Re: The origin of quaternions - Hamilton's 1844 paper

From: JEMebius (jemebius_at_xs4all.nl)
Date: 12/01/04


Date: Wed, 01 Dec 2004 17:00:31 +0100

Perhaps the following is a relevant contribution to the newsgroup thread
on the origin of quaternions.

W.R.Hamilton's second paper on quaternions presented to the Royal Irish
Academy:

W.R.Hamilton: On quaternions, or on a new system of imaginaries in
algebra; with some geometrical illustrations.
Communicated November 11th 1844 to the Royal Irish Academy, Proc. Roy.
Irish Acad. vol. 3 (1847), 1-16.

If I remember well, it is in this paper that Hamilton tries to set up an
algebra of proportionalities of spatial directions.
In the horizontal plane one can say: North is to East as South is to
West. In the meridional plane on can likewise say that Zenith is to
South as Nadir is to North. These are geometrical rephrasings of
properties of the complex number system.
Hamilton did not succeed in obtaining a consistent algebra of spatial
directions. Instead he found that when one more dimension to the three
dimensions North-South, East-West, Zenith-Nadir, one indeed obtains a
nice closed and consistent algebra of directions and their quotients.
All this is actually a geometrical rephrasing of Hamilton's discovery
(or invention?) of the quaternion algebra.
H. knew that this fourth dimension can in no way be a spatial dimension.
He imagined this dimension as "laid out on a scale" and coined the term
"scalar" for this kind of numbers. H. was predominantly a phycisist and
so identified this fourth dimension with time. To no avail, as would
become apparent over the decades to come.

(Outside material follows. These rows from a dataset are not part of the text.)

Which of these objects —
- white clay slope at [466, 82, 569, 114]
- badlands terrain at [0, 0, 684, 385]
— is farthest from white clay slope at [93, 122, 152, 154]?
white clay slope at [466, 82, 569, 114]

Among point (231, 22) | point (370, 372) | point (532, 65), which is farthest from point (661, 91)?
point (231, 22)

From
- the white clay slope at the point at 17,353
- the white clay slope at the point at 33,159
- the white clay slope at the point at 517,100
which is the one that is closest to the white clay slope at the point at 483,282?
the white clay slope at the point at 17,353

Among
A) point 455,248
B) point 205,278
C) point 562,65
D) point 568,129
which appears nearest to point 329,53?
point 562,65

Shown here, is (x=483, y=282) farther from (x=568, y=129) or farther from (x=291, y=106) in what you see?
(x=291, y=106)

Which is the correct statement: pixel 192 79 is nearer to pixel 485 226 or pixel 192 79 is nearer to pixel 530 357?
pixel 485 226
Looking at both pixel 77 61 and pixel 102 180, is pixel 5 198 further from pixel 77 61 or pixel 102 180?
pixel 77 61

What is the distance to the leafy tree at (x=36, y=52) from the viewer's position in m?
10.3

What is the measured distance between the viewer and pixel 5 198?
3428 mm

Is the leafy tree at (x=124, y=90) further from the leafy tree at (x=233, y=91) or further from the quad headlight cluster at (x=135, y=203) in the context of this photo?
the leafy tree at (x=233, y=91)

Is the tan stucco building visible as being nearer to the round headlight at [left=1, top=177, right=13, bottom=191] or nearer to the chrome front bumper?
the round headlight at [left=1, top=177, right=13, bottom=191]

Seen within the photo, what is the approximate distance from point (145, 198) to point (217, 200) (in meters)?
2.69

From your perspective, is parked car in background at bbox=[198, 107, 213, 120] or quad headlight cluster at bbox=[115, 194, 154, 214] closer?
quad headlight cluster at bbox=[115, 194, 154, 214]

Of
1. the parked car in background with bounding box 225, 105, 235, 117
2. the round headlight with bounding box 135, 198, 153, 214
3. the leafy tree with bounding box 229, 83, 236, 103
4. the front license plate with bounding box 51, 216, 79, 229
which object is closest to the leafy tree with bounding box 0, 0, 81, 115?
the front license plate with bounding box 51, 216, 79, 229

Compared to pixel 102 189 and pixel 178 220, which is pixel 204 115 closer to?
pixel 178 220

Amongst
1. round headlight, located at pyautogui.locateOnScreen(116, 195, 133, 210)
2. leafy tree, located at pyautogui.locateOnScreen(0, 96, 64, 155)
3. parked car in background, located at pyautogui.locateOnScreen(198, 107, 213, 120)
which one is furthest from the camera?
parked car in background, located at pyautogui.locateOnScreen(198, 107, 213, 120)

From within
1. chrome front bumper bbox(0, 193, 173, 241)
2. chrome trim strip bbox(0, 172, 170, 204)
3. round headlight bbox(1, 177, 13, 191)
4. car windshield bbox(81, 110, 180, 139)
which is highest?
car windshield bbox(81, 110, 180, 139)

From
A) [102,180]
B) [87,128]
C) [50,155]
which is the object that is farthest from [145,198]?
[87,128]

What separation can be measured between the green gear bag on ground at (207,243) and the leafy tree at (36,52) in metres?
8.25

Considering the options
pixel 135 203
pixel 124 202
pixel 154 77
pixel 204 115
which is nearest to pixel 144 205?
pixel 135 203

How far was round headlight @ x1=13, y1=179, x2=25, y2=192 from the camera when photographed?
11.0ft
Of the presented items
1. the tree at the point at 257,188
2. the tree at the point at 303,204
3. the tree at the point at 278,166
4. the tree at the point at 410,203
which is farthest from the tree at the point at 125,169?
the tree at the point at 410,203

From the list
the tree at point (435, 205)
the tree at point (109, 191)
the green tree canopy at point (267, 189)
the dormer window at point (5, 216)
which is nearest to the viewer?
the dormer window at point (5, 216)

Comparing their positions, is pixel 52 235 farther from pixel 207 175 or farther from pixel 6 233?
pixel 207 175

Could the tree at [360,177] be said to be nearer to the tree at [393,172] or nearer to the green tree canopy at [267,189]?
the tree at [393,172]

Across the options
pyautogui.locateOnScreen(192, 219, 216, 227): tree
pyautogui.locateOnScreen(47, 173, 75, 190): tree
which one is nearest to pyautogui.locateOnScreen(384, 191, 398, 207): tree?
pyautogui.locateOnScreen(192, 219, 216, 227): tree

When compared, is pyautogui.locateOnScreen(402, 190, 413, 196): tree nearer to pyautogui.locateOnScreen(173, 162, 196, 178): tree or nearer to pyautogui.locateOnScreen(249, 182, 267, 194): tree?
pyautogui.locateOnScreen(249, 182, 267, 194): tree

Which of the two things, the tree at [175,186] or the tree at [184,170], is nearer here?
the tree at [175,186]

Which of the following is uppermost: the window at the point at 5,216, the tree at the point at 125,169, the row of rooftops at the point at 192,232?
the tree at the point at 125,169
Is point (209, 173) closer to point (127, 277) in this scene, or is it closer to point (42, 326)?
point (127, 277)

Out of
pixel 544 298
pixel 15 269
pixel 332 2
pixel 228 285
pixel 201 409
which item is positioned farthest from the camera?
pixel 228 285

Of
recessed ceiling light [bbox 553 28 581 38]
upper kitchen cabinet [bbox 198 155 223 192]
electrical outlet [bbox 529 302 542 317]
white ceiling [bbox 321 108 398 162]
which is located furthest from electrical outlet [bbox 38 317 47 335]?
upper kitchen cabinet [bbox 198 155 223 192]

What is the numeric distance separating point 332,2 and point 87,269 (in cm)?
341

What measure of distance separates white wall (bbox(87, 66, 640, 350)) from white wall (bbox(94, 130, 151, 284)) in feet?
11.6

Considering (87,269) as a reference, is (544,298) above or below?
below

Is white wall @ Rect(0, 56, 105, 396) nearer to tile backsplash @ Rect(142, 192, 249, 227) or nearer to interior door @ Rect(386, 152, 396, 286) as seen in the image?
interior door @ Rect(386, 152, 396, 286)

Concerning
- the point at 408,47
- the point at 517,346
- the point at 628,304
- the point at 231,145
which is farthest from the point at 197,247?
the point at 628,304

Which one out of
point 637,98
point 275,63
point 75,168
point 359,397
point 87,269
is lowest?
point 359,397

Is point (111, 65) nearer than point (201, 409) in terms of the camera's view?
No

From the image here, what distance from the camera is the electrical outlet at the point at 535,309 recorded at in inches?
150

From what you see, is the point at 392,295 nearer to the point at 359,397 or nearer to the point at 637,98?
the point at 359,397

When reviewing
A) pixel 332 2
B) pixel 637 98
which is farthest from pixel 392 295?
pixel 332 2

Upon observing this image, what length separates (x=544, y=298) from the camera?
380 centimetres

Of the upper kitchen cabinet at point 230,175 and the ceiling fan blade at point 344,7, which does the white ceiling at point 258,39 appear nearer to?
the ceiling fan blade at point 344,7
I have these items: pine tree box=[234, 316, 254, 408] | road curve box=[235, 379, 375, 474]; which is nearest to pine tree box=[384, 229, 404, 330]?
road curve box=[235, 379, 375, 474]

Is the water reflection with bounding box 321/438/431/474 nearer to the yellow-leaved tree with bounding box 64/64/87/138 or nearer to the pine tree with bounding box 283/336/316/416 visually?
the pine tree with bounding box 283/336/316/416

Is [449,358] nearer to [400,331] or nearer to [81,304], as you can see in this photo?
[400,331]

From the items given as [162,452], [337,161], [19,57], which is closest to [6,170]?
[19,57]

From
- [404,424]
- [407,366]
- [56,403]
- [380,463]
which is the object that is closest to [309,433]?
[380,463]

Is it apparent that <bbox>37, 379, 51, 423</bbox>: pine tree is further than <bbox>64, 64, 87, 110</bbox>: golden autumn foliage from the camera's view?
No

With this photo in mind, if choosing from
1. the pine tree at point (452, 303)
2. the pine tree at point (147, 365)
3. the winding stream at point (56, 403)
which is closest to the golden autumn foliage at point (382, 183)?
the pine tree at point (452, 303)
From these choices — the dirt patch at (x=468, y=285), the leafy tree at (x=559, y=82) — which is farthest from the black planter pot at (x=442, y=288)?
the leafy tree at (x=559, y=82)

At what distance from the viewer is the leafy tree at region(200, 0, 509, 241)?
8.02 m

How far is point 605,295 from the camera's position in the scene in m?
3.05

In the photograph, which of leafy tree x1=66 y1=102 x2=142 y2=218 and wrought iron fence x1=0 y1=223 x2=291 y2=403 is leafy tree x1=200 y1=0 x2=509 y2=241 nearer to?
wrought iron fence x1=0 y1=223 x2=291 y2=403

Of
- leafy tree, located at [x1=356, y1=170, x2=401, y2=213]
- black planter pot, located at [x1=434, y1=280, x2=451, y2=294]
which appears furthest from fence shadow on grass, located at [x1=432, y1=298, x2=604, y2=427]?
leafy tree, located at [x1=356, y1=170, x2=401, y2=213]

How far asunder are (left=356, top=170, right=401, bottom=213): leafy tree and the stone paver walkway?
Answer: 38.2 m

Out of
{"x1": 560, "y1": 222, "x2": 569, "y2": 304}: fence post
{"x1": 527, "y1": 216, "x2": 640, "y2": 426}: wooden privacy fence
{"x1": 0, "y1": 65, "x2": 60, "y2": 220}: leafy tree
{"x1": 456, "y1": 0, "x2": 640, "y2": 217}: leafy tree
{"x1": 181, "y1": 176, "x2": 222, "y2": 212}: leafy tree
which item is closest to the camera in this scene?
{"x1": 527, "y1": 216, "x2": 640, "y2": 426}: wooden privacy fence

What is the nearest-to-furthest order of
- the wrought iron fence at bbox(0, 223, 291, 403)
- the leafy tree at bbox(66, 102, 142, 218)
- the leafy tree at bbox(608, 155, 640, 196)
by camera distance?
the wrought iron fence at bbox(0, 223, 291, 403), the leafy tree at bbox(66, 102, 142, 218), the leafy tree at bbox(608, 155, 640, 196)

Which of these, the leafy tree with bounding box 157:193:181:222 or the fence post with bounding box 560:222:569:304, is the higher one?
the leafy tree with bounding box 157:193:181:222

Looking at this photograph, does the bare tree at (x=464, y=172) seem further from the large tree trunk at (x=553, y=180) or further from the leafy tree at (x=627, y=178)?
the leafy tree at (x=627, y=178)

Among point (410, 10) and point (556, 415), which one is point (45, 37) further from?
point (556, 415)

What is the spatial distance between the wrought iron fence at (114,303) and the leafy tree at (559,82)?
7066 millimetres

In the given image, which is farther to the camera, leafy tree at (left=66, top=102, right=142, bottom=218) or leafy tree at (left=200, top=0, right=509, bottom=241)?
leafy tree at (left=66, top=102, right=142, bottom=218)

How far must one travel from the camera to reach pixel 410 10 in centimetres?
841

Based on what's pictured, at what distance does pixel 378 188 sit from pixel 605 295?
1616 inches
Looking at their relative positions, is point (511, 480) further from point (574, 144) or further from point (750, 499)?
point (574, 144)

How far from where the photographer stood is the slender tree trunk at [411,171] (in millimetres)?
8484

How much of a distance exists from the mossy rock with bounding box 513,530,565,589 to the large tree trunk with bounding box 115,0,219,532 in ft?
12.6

In hindsight one may guess that Hamilton's motives for his quest were
(1) to generalise the algebra of complex numbers to 3D, and to maintain
in the process: (2) the concepts of quotient of directions and of
quotient of vectors, and (3) the law of moduli of complex numbers, and
of course (4) the often repeated questions at breakfast by his sons,
aged six and eight in the autumn of 1843: "Well, Papa, can you multiply
triplets?" (*)

All this still does not answer the questions of exactly how H. got his
brainwave to add a fourth dimension, and of why he got it then and
there. My cherished speculation is that Hamilton's walk on October 16th
1843 from Dunsink to the city of Dublin helped to clear up his mind and
open it up for a brainwave (a flow of endorphin set in motion by
enjoying a 5-mile walk in the cool autumn air). And then the brainwave
will of course involve the subject closest at hand.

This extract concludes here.